224pp, paperback, £8.99
Reviewed by Shirley Whiteside
Maureen Duffy has subtitled her latest novel a fable, and it is a device she uses to explore what the near future might hold for the United Kingdom should Scotland vote for independence in 2014. Through Terry and Paula, Londoners with connections to Scotland, she imagines what might happen to an ordinary couple as the political landscape of the country changes again and again. At the same time she juxtaposes the modern day break-up of Great Britain with the story of Colm (Columba), a sixth-century Irish Monk on a mission to convert the various tribes of Scotland and northern England to Christianity.
Terry is a politician while Paula is an artist. They live in Camberwell, London, but also have a cottage near Dunoon in Scotland in Terry’s constituency. With independence Terry loses her Westminster seat but decides to stay on in Scotland and go back to lecturing. When American Christian fundamentalists start buying up television channels and influencing politicians, not only gay marriage but civil partnerships are outlawed. Terry finds her job disappearing when her college is no longer allowed to employ gay lecturers as Scotland lurches to the political right.
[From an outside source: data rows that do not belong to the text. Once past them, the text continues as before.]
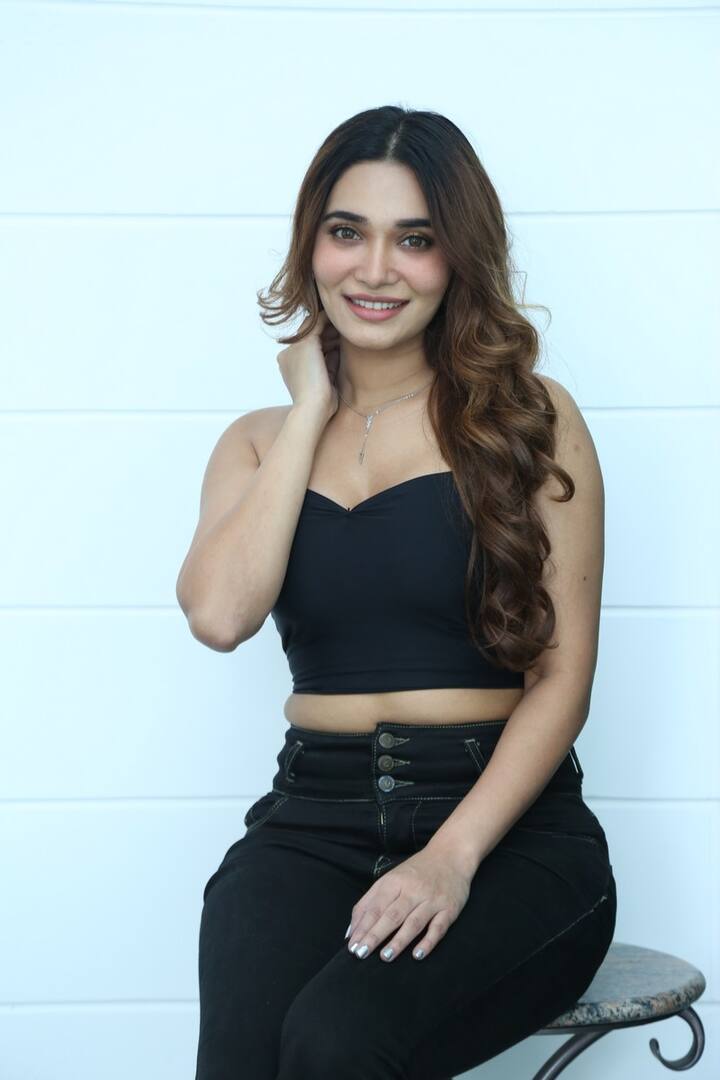 వాస్తవానికి ఈ ముద్దుగుమ్మకు తెలుగులో ‘బాయ్‌స్ విల్ బీ బాయ్‌స్’ మూవీలో అవకాశం వచ్చింది.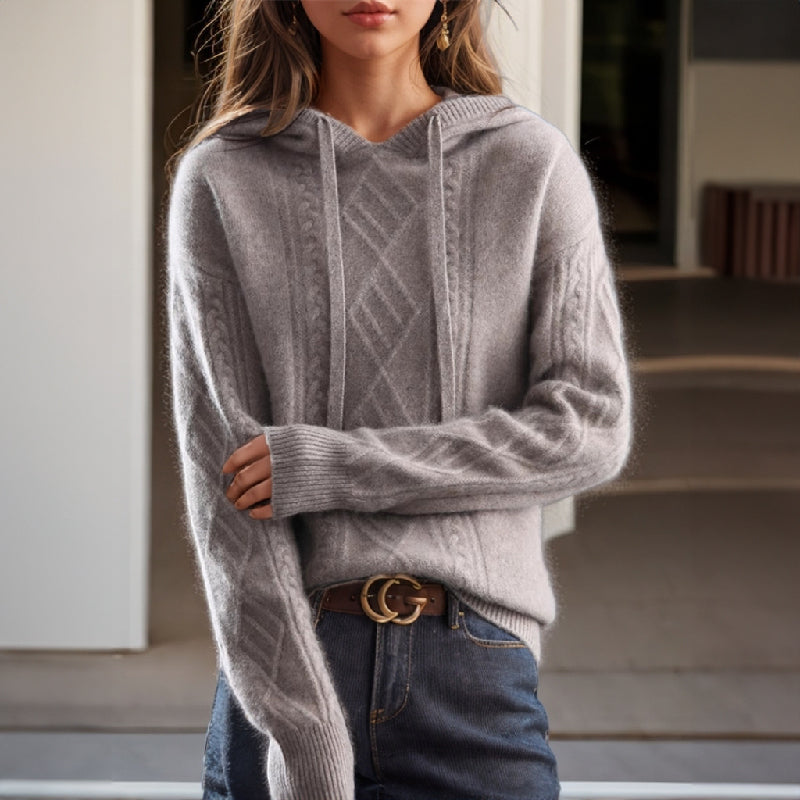 Hættesweater til damer med snoet mønster og lange ærmer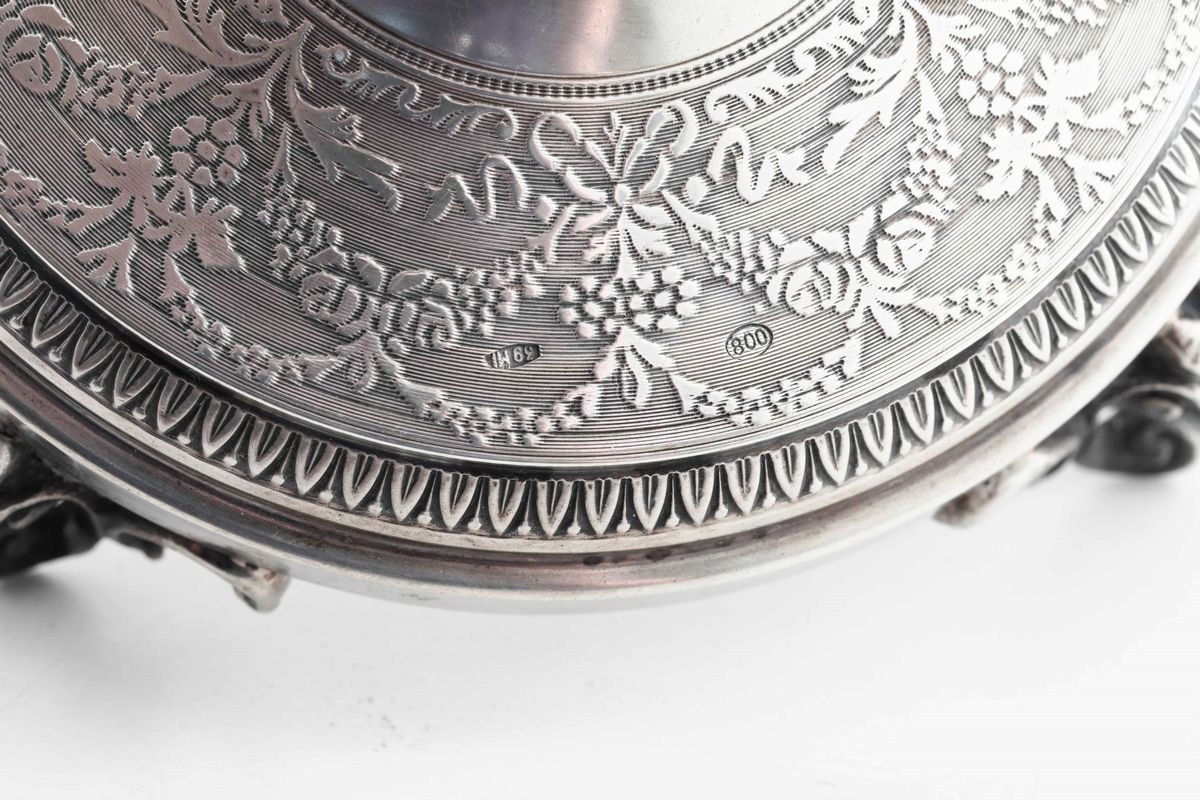 Coppia di Candelieri in Argento. Argenteria Artistica Italiana del XX Secolo. Argentiere F.lli Ca...
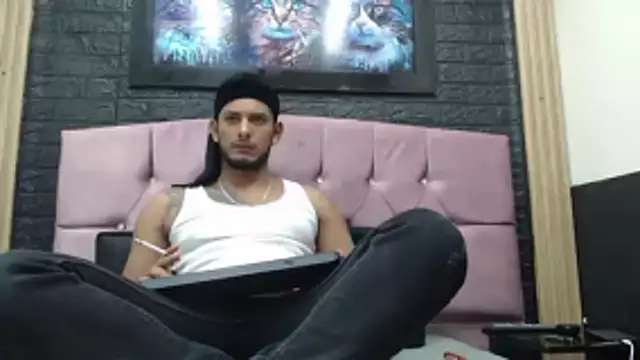 Snapshot of Chris_Dick23 chatting on 11/12/25, 05:33 Chris Dick23 online show from 11/12/25, 05:33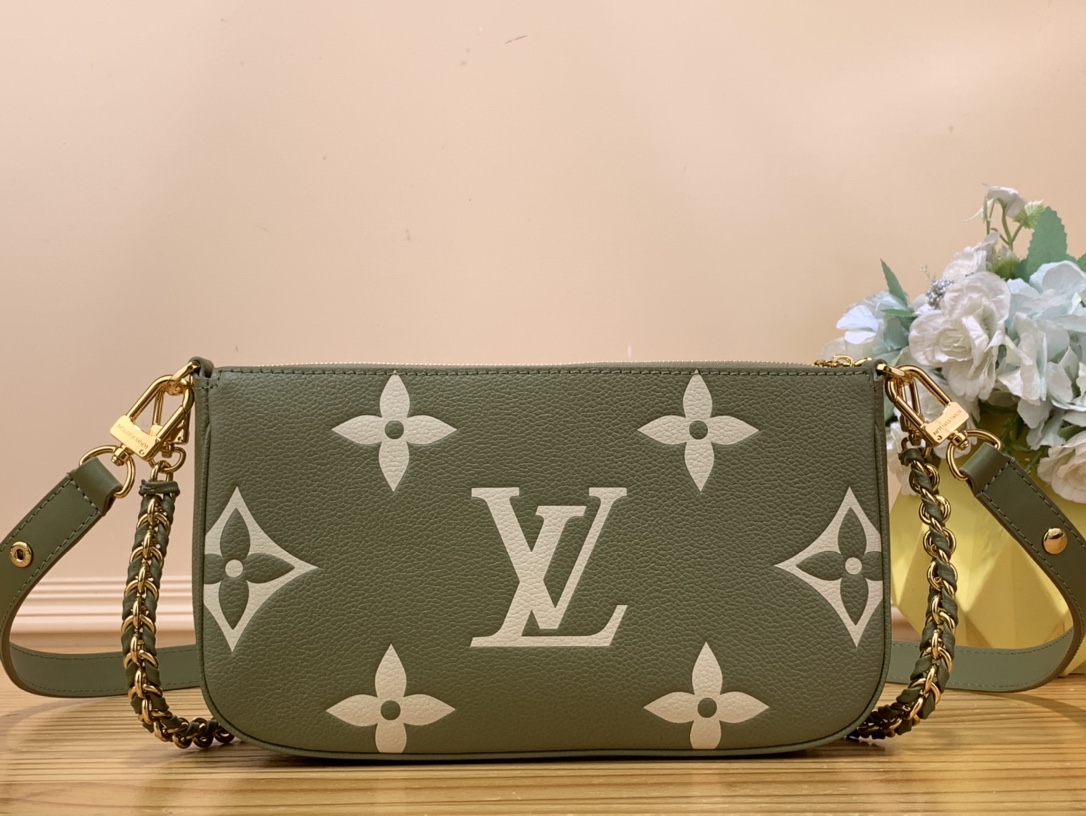 L0vis Vvtt0n MULTI POCHETTE ACCESSOIRES Green - 24x13.5x4cm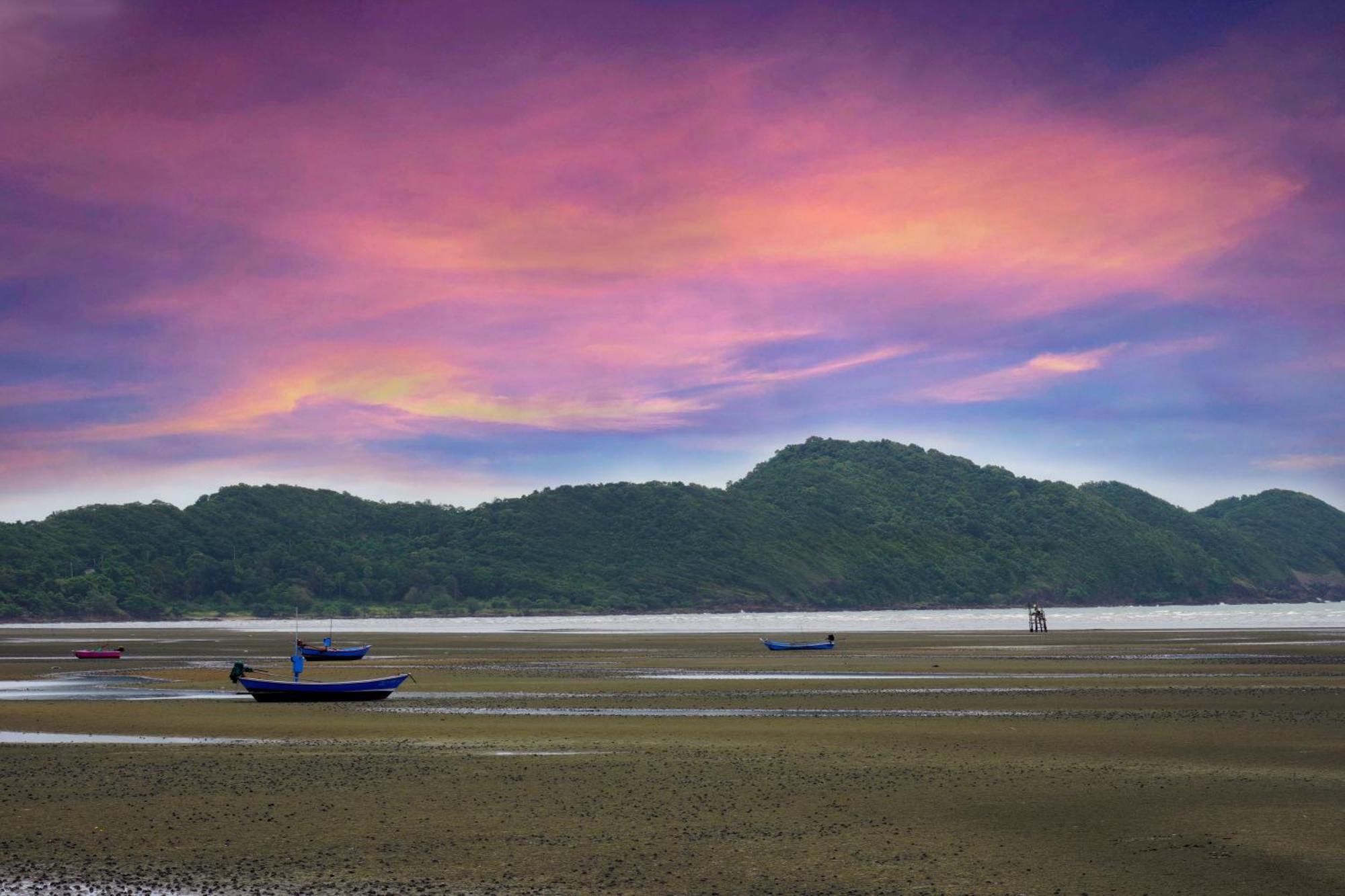 Cha Cha Chaolao Resort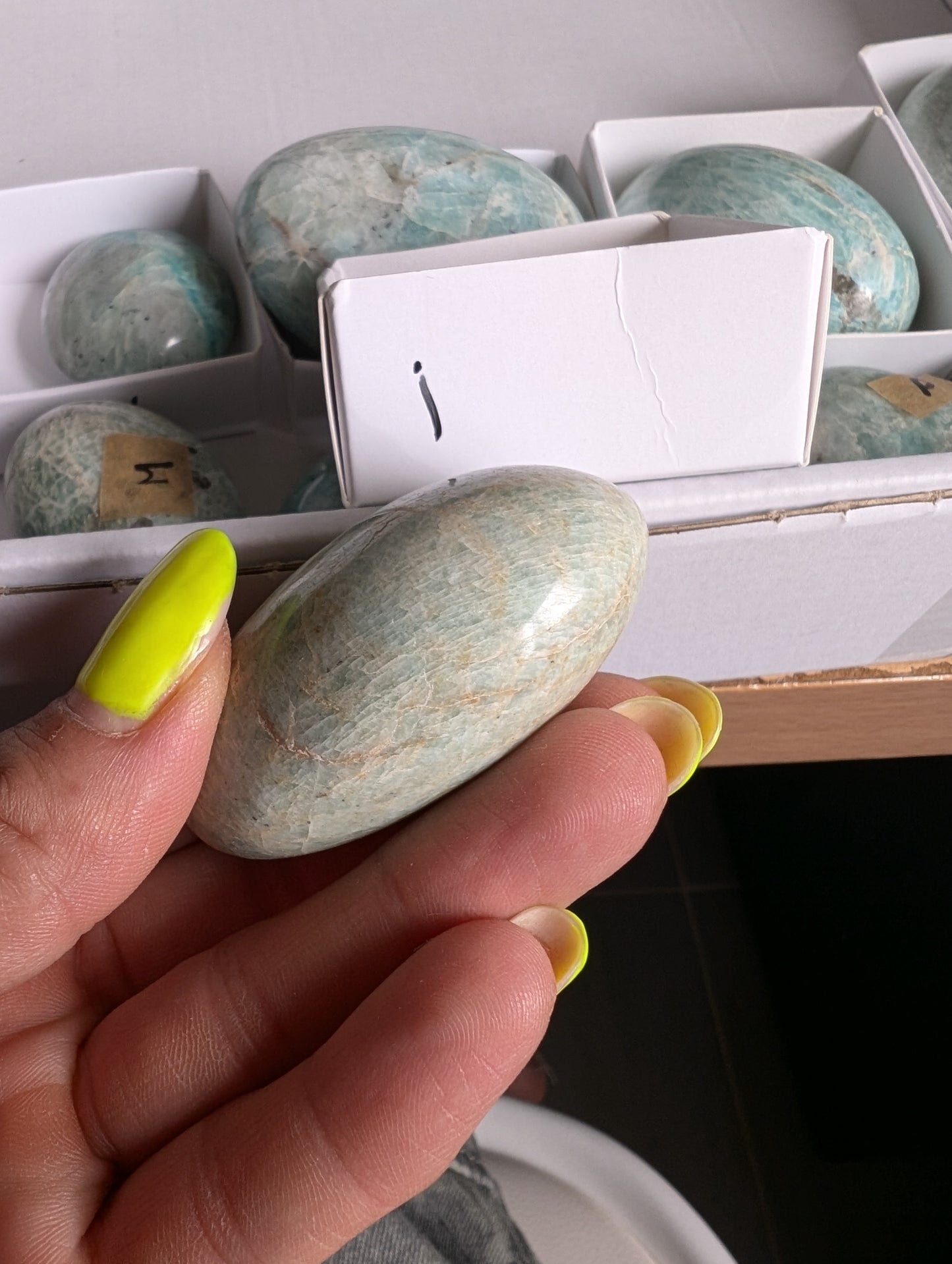 Galet en amazonite au choix - Aurore Lune
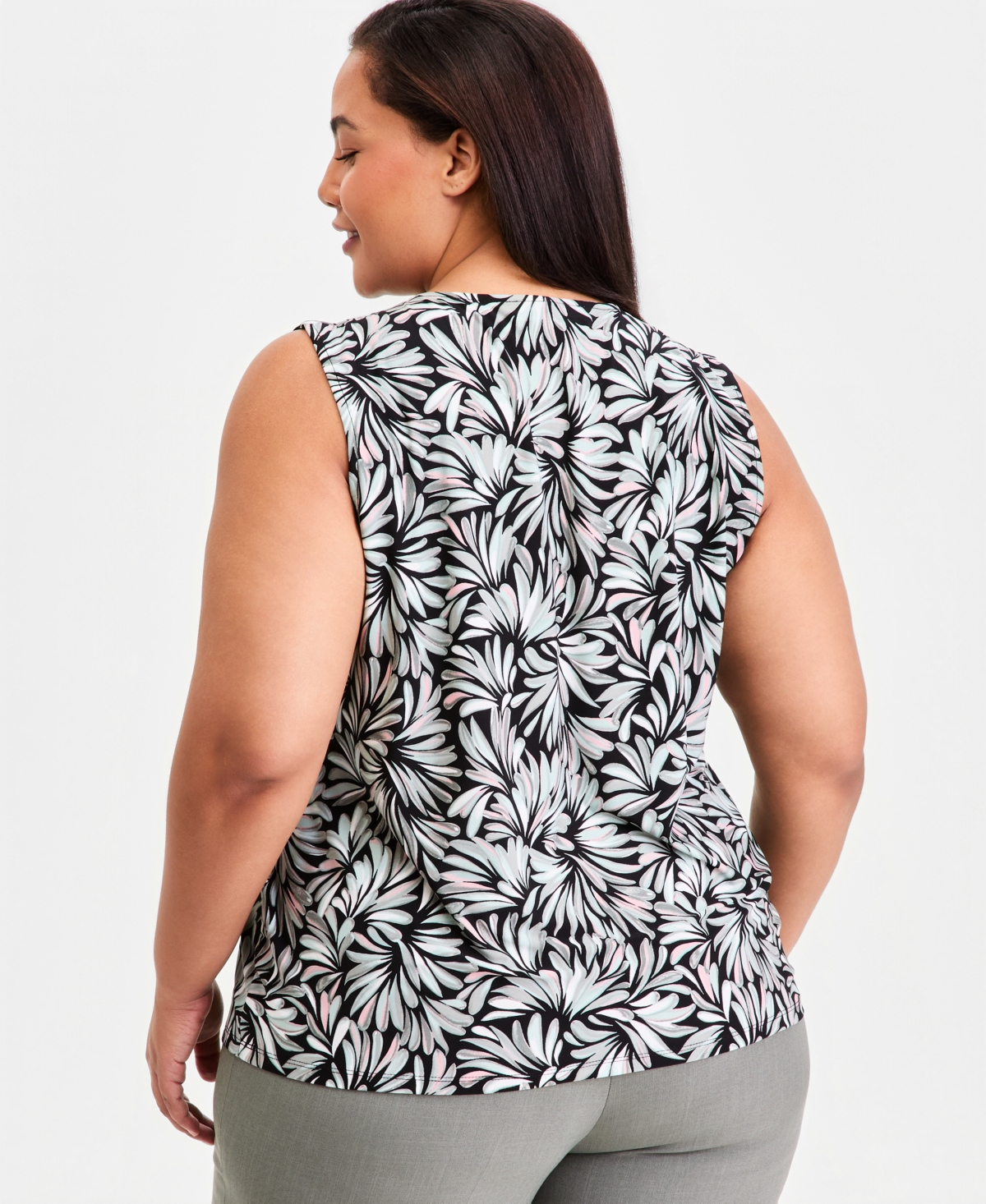 Kasper Plus Keyhole-Neck Sleeveless Knit Top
Meanwhile Paula barely survives a splinter group’s bomb attack at Glasgow’s Museum of Modern Art and hurries back to the safety of London while Terry sees out her contract and quickly follows. Once more however they are faced with change as Wales and then Cornwall and Devon makes plans to secede from Britain.
Duffy’s vision of the future of these islands is not one that either the yes or no camps would wish to promote. The schism with Scotland leads to another and another as England threatens to break apart, with the south being left behind economically and sliding into poverty and decay. The financial powerhouse that was the City of London is no more as the fickle money men decamp to Frankfurt or Geneva and even the boroughs of London start flexing their independence muscles. Power bases become smaller and more insular and former neighbours find themselves at odds with each other.
This novel is published by Duffy’s agent rather than a publishing house and unfortunately it shows. There are spelling and layout errors that irritate but what is most disappointing is the lack of a firm editorial hand. The characters of Terry and Paula are skeletal, mere devices for Duffy’s warnings about where nationalism can lead, and desperately need more meat on their bones. The story of Colm is not fully contrasted and compared with the modern day story which is a real shame as Duffy’s extensive knowledge is obvious and the tale of Christianity spreading across the land is fascinating.
This novel could send a powerful message about the unintended consequences of perceived political utopias and how nationalism can provide fertile soil for extremists. However it would need another draft and a good editor to breathe life into it. As it stands it is a bold and cautionary warning to think before you leap into the unknown, but a little more work would make it an outstanding contemporary fable.